Excerpt to read
This article was originally published in a sponsored newsletter.
Data from myopia studies is exploding, and it can be a challenge to understand and implement findings into clinical practice. While myopia control implies slowing the progression of refractive error change, our mindset as clinicians needs to be focused on changes in axial length. Recent axial length data on emmetropes and on both treated and untreated myopes has shed light on how providers can interpret the efficacy of their selected myopia control methods.1
As young emmetropes mature through their childhood, components of their optical system change to maintain an emmetropic refractive error through the development years. On average, axial length will change about 0.1mm/year in 6- to 14-year-old emmetropes.1 During this time, the crystalline lens will thin and flatten in shape to compensate for the axial length change.
There is also data that show a correlation of axial length and height changes to maintain emmetropia.2 These changes are considered physiologic in nature and a normal part of a child’s ocular development. As a provider utilizing myopia control in clinical practice, it is important to understand that even emmetropes elongate through childhood.3
The changes that occur to a myopic eye during adolescence are due to the loss of the balance between axial length, lenticular change, and body growth. According to Kearney and colleagues, progressing myopes experience a rate of axial length change that is five times greater per centimeter of height growth, compared to their emmetropic peers.2
In addition, after the onset of near-sightedness, myopic children undergo accelerated year-over-year axial length changes rather than the exponential slowing of change that emmetropes experience.3 This type of eye growth, which is over and above the normal ocular development, has been called pathologic axial lengthening.

Extracted information
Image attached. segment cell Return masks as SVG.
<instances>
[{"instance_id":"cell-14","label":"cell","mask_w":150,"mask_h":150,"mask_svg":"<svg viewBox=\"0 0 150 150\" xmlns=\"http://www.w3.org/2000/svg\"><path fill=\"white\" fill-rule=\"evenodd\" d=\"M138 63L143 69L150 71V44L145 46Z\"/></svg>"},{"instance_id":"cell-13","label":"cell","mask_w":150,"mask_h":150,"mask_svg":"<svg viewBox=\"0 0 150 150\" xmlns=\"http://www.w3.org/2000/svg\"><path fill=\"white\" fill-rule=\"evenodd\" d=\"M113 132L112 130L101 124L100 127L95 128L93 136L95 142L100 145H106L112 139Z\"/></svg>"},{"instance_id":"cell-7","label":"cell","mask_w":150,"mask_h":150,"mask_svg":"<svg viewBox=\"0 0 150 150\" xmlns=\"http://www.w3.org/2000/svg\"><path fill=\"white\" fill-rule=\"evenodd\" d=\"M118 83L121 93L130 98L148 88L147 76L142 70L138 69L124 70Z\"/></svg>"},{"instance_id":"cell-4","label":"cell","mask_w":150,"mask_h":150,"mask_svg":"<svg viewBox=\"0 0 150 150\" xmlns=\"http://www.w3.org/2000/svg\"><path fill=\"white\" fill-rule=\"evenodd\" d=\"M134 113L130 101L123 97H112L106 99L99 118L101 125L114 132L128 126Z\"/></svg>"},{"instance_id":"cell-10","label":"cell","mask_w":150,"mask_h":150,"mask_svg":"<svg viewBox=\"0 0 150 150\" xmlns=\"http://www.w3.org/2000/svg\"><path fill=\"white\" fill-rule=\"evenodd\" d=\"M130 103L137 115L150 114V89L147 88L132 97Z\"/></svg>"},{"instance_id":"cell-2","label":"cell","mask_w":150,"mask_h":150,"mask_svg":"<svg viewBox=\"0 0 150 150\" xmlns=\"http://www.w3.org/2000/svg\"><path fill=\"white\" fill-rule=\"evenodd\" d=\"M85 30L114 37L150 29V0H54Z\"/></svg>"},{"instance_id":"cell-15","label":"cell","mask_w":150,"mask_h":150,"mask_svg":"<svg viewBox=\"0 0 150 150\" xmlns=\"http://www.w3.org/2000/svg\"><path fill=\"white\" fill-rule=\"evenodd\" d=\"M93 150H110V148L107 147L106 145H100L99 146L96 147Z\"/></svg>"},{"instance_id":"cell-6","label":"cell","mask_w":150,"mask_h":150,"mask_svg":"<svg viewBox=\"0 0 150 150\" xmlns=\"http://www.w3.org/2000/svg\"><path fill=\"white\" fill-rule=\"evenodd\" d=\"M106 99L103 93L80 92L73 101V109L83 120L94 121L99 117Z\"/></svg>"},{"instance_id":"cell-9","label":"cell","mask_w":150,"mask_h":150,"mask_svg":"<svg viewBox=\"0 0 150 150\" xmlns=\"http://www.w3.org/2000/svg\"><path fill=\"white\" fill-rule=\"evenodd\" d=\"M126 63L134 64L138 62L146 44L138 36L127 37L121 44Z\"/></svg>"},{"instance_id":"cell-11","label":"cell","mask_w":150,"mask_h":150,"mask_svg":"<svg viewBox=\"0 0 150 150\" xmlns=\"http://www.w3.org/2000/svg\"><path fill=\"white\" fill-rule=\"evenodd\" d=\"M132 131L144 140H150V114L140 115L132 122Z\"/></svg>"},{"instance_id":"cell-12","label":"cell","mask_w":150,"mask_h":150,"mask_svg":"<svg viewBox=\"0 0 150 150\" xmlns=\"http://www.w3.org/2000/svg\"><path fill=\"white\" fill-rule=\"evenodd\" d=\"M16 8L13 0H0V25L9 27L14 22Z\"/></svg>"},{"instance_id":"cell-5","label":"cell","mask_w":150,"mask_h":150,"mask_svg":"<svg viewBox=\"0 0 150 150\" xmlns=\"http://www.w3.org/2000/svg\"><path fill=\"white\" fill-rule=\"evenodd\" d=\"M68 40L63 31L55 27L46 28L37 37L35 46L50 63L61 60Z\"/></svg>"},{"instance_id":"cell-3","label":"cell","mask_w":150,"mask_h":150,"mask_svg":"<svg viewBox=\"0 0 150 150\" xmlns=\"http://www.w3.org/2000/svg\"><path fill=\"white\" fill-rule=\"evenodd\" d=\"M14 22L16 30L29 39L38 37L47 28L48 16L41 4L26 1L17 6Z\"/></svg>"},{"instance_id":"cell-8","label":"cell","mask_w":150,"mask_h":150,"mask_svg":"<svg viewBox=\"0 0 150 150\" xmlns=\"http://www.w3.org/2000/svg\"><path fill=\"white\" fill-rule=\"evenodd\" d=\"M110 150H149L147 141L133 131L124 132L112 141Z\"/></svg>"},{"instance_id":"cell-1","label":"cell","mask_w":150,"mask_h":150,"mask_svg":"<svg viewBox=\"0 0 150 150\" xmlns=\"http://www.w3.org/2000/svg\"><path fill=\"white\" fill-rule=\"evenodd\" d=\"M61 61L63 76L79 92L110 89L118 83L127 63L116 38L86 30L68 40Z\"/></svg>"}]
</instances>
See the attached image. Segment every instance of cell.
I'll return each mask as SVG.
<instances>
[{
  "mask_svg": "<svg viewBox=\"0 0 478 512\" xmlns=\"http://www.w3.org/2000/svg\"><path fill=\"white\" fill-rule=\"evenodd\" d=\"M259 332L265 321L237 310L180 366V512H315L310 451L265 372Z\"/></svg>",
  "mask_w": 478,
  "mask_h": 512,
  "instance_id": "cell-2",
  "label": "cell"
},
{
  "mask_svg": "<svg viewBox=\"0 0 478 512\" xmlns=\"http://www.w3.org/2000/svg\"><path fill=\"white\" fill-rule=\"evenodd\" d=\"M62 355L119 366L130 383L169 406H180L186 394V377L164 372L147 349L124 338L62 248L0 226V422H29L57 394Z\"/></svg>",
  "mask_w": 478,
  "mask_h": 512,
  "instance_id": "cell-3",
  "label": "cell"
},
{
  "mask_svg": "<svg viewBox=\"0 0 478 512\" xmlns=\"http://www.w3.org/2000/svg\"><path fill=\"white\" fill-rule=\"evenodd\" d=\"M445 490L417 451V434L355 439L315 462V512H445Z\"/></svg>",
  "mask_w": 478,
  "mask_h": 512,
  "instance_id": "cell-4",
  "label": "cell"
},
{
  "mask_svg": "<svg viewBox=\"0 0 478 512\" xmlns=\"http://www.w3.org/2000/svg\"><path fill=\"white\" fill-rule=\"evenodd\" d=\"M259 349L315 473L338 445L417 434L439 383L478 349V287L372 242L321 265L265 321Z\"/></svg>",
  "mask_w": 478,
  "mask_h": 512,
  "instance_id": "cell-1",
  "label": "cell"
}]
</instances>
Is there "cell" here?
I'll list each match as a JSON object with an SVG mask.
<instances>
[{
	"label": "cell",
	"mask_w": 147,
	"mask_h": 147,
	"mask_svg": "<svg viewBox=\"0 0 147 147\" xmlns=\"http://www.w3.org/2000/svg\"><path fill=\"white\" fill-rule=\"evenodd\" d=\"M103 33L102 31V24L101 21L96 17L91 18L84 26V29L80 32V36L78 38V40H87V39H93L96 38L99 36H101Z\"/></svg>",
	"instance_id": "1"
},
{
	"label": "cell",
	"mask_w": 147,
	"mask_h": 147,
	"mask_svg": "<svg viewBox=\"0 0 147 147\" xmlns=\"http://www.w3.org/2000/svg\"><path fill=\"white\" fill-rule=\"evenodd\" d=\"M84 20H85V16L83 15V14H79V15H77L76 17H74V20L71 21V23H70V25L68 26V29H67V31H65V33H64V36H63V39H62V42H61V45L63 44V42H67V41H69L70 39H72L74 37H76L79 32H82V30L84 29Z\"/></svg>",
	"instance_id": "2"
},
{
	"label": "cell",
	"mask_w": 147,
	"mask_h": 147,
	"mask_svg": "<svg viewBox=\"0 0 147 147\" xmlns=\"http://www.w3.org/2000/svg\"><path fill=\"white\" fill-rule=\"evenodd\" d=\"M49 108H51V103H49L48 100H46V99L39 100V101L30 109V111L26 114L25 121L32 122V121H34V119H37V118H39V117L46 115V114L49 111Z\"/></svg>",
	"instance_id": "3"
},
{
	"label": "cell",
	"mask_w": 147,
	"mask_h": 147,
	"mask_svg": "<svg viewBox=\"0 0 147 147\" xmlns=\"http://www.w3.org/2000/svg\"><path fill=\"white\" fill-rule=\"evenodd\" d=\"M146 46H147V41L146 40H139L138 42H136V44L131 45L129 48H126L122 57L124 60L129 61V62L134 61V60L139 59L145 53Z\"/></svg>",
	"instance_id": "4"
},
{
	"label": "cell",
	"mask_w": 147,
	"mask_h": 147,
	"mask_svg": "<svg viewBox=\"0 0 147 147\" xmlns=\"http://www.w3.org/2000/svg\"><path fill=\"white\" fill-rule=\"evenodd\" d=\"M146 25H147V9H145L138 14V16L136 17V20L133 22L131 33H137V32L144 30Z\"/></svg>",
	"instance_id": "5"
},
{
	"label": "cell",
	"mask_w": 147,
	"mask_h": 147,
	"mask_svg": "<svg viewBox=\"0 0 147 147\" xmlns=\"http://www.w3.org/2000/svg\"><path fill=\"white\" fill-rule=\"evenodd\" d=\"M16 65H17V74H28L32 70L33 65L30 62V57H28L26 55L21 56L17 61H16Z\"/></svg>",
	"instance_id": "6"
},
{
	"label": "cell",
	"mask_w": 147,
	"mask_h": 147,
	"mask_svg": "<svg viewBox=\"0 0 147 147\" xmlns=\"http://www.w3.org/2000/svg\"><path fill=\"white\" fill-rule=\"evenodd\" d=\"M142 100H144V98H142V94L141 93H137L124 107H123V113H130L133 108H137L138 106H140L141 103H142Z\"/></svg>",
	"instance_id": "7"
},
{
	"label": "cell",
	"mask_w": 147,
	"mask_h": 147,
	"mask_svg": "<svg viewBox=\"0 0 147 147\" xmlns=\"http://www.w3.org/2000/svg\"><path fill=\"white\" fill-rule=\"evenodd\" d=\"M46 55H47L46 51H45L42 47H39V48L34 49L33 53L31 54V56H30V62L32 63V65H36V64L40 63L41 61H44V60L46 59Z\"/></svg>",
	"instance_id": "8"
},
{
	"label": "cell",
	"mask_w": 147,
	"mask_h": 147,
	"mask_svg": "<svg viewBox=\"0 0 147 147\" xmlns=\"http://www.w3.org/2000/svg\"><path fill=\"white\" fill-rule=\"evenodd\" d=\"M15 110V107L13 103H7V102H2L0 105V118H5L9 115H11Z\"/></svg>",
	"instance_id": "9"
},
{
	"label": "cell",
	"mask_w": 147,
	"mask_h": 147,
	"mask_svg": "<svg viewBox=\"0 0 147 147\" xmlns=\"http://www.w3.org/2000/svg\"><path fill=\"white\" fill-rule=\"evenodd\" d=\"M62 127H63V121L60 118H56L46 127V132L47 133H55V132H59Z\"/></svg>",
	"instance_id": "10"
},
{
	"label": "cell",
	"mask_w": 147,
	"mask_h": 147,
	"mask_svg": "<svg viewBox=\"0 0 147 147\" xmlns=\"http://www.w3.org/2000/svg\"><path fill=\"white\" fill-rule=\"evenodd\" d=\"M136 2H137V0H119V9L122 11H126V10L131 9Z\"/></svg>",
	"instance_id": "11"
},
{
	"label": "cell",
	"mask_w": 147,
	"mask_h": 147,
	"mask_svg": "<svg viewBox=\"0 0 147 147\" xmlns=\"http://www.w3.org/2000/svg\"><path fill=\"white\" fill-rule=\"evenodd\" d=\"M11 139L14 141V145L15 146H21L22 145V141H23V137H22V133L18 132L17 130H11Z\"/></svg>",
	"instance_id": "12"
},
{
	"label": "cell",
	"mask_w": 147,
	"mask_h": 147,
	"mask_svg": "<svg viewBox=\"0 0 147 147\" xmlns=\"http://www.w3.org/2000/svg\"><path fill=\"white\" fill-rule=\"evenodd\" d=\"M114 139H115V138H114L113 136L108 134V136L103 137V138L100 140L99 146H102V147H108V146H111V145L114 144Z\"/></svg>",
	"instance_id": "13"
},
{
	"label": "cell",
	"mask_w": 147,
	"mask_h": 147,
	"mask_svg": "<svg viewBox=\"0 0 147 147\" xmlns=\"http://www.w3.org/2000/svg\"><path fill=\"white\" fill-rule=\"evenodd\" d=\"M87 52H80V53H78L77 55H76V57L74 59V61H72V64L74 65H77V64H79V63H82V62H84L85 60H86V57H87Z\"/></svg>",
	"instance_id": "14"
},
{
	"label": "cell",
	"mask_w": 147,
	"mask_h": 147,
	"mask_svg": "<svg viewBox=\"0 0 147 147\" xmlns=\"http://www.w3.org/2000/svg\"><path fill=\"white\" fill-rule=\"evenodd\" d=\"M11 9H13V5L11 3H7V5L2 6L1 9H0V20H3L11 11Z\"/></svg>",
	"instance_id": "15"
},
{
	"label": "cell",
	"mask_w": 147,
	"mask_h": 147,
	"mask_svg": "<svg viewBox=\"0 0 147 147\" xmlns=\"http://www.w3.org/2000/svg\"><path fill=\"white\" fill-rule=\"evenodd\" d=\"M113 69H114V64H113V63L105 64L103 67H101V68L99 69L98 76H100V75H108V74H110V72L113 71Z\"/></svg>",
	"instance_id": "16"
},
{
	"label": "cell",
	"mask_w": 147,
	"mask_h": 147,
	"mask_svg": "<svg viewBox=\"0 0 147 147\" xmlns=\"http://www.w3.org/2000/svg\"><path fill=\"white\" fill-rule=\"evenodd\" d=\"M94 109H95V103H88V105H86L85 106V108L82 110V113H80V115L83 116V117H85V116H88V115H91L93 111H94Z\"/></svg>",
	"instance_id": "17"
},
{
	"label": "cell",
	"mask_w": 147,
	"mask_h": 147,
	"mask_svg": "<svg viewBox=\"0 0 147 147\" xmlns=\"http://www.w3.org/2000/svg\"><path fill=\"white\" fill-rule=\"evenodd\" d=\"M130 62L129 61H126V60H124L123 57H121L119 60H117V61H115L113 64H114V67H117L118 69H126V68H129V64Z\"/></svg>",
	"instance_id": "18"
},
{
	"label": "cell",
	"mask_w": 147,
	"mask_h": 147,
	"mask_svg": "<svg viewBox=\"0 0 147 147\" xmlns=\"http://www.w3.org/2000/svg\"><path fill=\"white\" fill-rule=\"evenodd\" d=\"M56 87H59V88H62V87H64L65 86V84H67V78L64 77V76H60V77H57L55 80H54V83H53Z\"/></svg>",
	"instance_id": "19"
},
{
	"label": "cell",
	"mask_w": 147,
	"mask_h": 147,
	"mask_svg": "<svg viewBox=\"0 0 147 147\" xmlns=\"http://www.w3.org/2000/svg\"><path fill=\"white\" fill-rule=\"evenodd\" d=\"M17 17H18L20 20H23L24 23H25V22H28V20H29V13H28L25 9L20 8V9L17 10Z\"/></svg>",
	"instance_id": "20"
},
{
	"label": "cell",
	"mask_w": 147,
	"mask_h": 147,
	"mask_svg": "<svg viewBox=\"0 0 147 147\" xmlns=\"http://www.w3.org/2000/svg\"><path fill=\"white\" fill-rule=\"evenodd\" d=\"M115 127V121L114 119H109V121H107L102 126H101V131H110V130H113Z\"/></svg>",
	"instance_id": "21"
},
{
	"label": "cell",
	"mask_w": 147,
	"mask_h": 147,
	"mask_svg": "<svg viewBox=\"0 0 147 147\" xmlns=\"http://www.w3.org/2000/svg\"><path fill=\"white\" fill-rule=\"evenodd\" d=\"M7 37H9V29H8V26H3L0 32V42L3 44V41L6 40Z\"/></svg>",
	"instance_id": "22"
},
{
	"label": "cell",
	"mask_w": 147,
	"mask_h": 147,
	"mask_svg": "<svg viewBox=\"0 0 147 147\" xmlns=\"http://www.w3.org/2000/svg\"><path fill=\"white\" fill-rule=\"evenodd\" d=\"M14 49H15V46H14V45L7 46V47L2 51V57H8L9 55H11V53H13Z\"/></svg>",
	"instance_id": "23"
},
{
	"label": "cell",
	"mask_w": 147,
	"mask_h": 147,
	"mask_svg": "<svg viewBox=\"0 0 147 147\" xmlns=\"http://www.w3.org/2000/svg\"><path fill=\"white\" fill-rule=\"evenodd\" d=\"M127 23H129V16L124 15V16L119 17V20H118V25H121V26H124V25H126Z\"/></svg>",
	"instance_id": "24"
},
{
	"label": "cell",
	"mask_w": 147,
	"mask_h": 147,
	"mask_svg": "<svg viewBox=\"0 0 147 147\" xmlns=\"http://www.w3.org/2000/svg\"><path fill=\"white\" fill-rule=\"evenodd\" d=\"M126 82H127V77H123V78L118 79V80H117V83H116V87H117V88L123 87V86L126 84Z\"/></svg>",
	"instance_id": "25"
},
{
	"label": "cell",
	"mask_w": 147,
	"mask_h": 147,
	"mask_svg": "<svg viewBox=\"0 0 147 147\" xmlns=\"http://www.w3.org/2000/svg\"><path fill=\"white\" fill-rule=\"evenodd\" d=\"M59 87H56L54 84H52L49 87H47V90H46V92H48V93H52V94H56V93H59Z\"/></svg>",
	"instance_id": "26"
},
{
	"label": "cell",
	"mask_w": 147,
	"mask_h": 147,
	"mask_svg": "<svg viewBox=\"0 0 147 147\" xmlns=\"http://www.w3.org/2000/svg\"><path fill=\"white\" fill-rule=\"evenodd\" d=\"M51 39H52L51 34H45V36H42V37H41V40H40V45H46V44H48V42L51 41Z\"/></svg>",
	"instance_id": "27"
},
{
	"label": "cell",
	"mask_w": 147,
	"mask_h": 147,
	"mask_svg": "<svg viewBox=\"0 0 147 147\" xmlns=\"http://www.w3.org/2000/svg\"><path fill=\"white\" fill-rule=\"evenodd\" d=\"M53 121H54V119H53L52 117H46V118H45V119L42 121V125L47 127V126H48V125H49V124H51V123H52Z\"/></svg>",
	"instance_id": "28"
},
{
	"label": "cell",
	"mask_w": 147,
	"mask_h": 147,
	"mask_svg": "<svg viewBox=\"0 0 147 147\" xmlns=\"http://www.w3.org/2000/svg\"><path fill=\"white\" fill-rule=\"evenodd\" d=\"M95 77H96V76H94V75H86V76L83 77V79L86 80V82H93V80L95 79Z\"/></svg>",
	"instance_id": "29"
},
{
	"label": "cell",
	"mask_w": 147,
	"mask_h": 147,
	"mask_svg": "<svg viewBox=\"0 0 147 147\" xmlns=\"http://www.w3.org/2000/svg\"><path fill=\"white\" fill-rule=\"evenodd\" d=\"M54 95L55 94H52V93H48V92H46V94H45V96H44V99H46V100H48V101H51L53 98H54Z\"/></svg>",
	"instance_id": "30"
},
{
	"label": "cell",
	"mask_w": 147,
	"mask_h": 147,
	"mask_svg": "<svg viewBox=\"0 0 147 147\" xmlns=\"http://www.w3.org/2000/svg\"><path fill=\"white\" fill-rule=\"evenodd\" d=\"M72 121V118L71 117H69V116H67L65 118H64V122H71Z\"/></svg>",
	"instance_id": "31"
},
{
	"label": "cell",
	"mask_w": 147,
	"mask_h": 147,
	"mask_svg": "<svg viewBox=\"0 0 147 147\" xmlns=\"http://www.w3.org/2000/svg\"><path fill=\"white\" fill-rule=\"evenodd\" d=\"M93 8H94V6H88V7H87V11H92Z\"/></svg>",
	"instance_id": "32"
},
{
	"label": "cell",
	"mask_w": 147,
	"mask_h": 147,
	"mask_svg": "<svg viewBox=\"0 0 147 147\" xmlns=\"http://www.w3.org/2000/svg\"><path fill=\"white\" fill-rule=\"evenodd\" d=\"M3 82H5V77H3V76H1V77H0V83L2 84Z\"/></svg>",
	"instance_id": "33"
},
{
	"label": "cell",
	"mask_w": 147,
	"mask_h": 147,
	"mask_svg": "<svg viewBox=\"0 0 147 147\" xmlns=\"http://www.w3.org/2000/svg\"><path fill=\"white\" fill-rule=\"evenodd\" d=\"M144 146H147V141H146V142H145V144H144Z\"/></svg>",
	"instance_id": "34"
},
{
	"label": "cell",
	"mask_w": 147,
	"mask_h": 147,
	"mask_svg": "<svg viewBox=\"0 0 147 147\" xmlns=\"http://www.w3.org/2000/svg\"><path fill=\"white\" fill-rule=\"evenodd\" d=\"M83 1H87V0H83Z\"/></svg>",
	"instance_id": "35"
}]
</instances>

What the task requires
Answer from the myopia article:
(a) On average, how much does axial length change per year in emmetropes aged 6 to 14?
(b) According to Kearney and colleagues, how many times greater is the rate of axial length change per centimeter of height growth in progressing myopes than in their emmetropic peers?
(c) What is eye growth over and above normal ocular development called?

Solution to this exercise
(a) About 0.1 mm per year.
(b) Five times greater.
(c) Pathologic axial lengthening.